When doing some recent research into a family history matter I even found on this site some very interesting articles into what my great grandfather was up to in Goulburn some 170 years previously.

It seems not much went unreported in those days as the issues uncovered were more of a gossipy nature and tracking forward to today realise that not much changes when whilst waiting in the Woolies aisle line waiting to be served and looking down at the news-stand I am confronted with a multitude of gossip magazines available which embrace all things that the publishers believe might attract the prurient interests of potential readers.

Engendering national pride based upon earlier historical events is no easy task especially in PNG where the citizens main pre-occupation is merely surviving from day to day however I feel that the issue of recording PNG’s more recent history could be easily accomplished if the will to do so was to be so ignited.

Perhaps some funding from outside agencies including Oz Aid towards digitising copies of the Country’s newspapers would be the obvious answer to the first step needed.

Arthur Williams

Good post Phil. Personally have always enjoyed finding out the local history from any place where I was temporarily living.

Now alas even here in the UK history appears to be poorly treated - possibly because it wouldn't be fair to the millions of immigrants. Apparently kids think Magna Carta is a new computer game.

I believe one way to get at the missing dormant local history is that in the long holiday at the end of every academic year high school children should be set the holiday task of sitting down with their grandparents to ask about their village roots and turn his oral history into a written report to be submitted when they restart school in February.

These could be part of the year's teaching materials and must be safely filed.
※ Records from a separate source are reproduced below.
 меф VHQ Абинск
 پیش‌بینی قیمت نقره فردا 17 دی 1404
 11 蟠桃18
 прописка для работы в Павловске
Hopefully digitally where possible.

In 1999 I was pleasantly surprised in our local environmental NGO on Lavongai when members were asked to compile a list of as many cultural sites within their ward, hamlet or village.
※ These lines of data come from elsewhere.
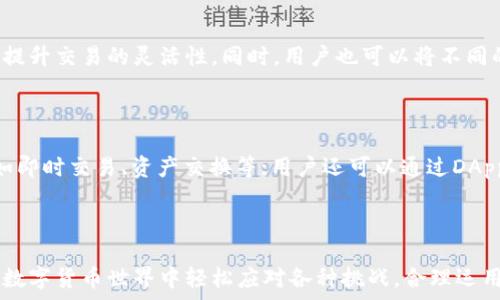   
  imToken钱包批量生成工具：如何高效管理数字资产 / 

关键词：  
 guanjianci imToken, 批量生成工具, 数字资产管理, 加密货币, 钱包安全 /guanjianci 

---

引言
在这个数字货币迅猛发展的时代，管理个人的数字资产变得越来越重要。imToken作为一个知名的数字钱包，凭借其简单易用及安全性受到了广泛欢迎。然而，对于多数用户来说，尤其是那些持有多种加密货币或需要进行批量交易的用户，如何高效管理这些资产是一项巨大的挑战。为了简化这一过程，批量生成工具应运而生，本文将详细探讨imToken钱包的批量生成工具及其在数字资产管理中的重要性。

1. imToken钱包的概述
imToken是一款支持多种加密货币的钱包应用，用户可以使用它来存储、管理和交易数字资产。它不仅支持以太坊、比特币等主流币种，还兼容ERC20代币，满足了用户的多元化需求。imToken以其友好的用户界面和强大的功能，赢得了大量用户的青睐。在数字资产日益增多的情况下，如何高效、便捷地管理这些资产，对用户的需求愈发明显。

2. 什么是批量生成工具？
批量生成工具是指一种软件或应用，允许用户在一次操作中生成多个数字钱包地址。对于拥有大量加密货币的投资者或交易者来说，这种工具极大地简化了钱包管理的复杂性。用户可以通过批量生成工具快速创建数十、数百甚至上千个钱包地址，方便后续的资产划分和管理。

3. imToken批量生成工具的功能
使用imToken的批量生成工具，用户可以享受到多个优点：
ul
    li高效性：用户无需逐个创建钱包地址，可以快速生成多个，节省了时间。/li
    li安全性：批量生成工具通常内置强大的加密算法，确保生成的钱包地址及其私钥的安全性。/li
    li便捷性：无论是新用户还是老用户，都能通过简单的步骤轻松生成钱包地址，不需要复杂的技术背景。/li
/ul

4. 如何使用imToken批量生成工具？
使用imToken的批量生成工具相对简单，用户可以按照以下步骤进行操作：
ol
    li下载并安装imToken：首先，需要确保您已经在手机或电脑上下载并安装了imToken应用程序。/li
    li找到批量生成工具：在应用的设置或工具选项中找到批量生成工具的功能入口。/li
    li设置参数：根据需求设置要生成的钱包数量及其他相关参数，例如币种类型等。/li
    li确认生成：点击确认，工具将开始生成所需的钱包地址。/li
    li备份信息：完成后，务必备份生成的钱包信息，包括私钥，以确保资产安全。/li
/ol

5. 可能相关的问题

问题一：使用imToken批量生成工具安全吗？
安全性可以说是使用imToken批量生成工具时用户最为关心的问题之一。首先，imToken团队在安全性上投入了大量的精力，他们的产品采用了多重加密技术，确保用户的私钥以及交易信息不会轻易泄露。使用批量生成工具时，每个钱包的私钥都是独立生成的，避免了因一次性生成而造成的风险。
然而，用户仍需保持警惕，例如不应将私钥泄露给任何人，也不应将其存储在不安全的地方，例如在线文档中。此外，用户在备份密钥时，应选择安全的方式进行存储，这样即使在使用批量生成工具后，资产也能得到充分的保护。

问题二：批量生成的钱包如何进行管理？
对于使用imToken批量生成工具生成的钱包地址，管理方式与单个钱包并无二致。用户可以在imToken的界面上查看所有生成的钱包地址，进行资产的存储、交易等操作。为了方便管理，用户可以为每个钱包地址备注不同的名称和用途，这样在进行资产划分时就能够轻松识别。
此外，用户应定期检查各个钱包的交易记录，以便及时掌握资产动态。imToken还支持通过导入的方式将钱包地址进行集中管理，这对持有多个钱包的用户尤其实用。

问题三：如何备份和恢复批量生成的钱包？
备份和恢复是数字资产管理中不可或缺的一部分。对于使用imToken批量生成工具生成的钱包，用户一般通过导出私钥或助记词进行备份。在imToken中，用户可以在钱包设置中找到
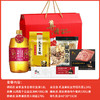 金龙鱼 米面油套餐高档礼盒年货员工福利 商品缩略图2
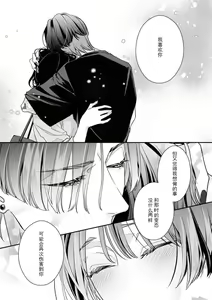 Page 27 of Sumi-iri osananajimi no sokubaku ga tsurai | 浑身都是刺青的青梅竹马控制欲超强 1-13 - preview thumbnail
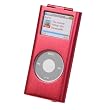 Closeout iPod Nano 2nd Generation Protective Metal Case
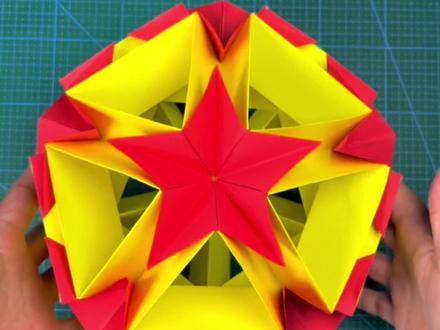 五角星球,超美!做起来也简单,和我一起做吧#折纸#手工#劳动节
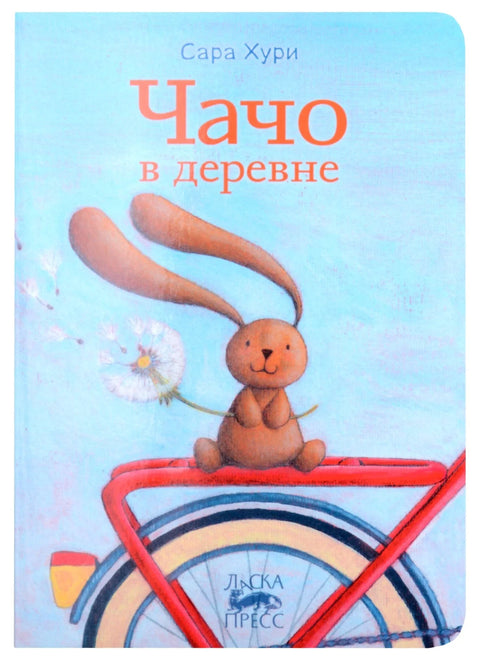 Чачо в деревне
One did a really excellent report with details not only of the various sites but also of the background even traditional legend story behind each site. Some amazing snippets of taim bipo. Like the footprint in the stone up the Teimot River, which I once saw.

Incidentally we tried to do this project in order to have a detailed cultural study mapped for the remaining pristine forests of central and eastern Lavongai with which Land Owners could have strength in bargaining with the miners or loggers when they eventually came to 'develop' the island.

As you are aware in Oz aboriginal sacred sites are allegedly well protected against depredations by industrial barons.

Had already seen the total disregard for cultural sites in west Lavongai including the destruction of one of the oldest type of living fir tree up beyond Buteilung; the destruction of so called 'upside down tree' near the beach by RH's Dominance Timber Company indirectly supported by ex Premier Anis who had told the company's ships to ignore the cultural 'gorgor' warning LOs had placed on ships hoping to access Noipuos harbour where bulldozers erased the site.

We have all read of the sad demise of Goroka's radio stations files; the damp in the National Library archives; now you pinpoint the risk to the Post Courier's records.

Hope some folks take note of your report Phil.

(Signed) Arthur Williams of the ancient Silures Tribe of Cardiff

Mrs Barbara Short

A good wake-up call to all the PNGians who have been well-educated and have now reached retirement age. Here is something you can do in retirement.

Start researching and writing up the history of your family, your clan, your tribal group etc.

Someone should suggest to the government that it donate money to the Post Courier so it can get all its old papers scanned and put online for research purposes.

Maybe Somare will be retiring from parliament soon. This is something he should get behind!